A SNP may be screened in diseased tissue samples or any biological sample obtained from a diseased individual, and compared to control samples, and selected for its increased (or decreased) occurrence in a specific pathological condition, such as pathologies related to AD. Once a statistically significant association is established between one or more SNPs and a pathological condition (or other phenotype) of interest, then the regions around the SNPs can optionally be thoroughly screened to identify the causative genetic locus or sequences (e.g., the causative SNP/mutation, gene, regulatory region, etc.) that influences the pathological condition or phenotype.

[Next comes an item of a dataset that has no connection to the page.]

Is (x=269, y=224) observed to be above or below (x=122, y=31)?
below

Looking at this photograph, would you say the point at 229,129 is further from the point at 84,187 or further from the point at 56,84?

Association studies may be conducted within the general population and are not limited to studies performed on related individuals in affected families (linkage studies).
Clinical trials have shown that patient response to treatment with pharmaceuticals is often heterogeneous. There is a continuing need to improve pharmaceutical agent design and therapy. In that regard, SNPs can be used to identify patients most suited to therapy with particular pharmaceutical agents (this is often termed “pharmacogenomics”). Similarly, SNPs can be used to exclude patients from certain treatments due to the patient's increased likelihood of developing toxic side effects or his [their] likelihood of not responding to the treatment. Pharmacogenomics can also be used in pharmaceutical research to assist the drug development and selection process (Linder et al., Clinical Chemistry 43, 254 [1997]; Marshall, Nature Biotechnology 15, 1249 [1997]; International Patent Application WO 97/40462, Spectra Biomedical; and Schafer et al., Nature Biotechnology 16, 3 [1998]).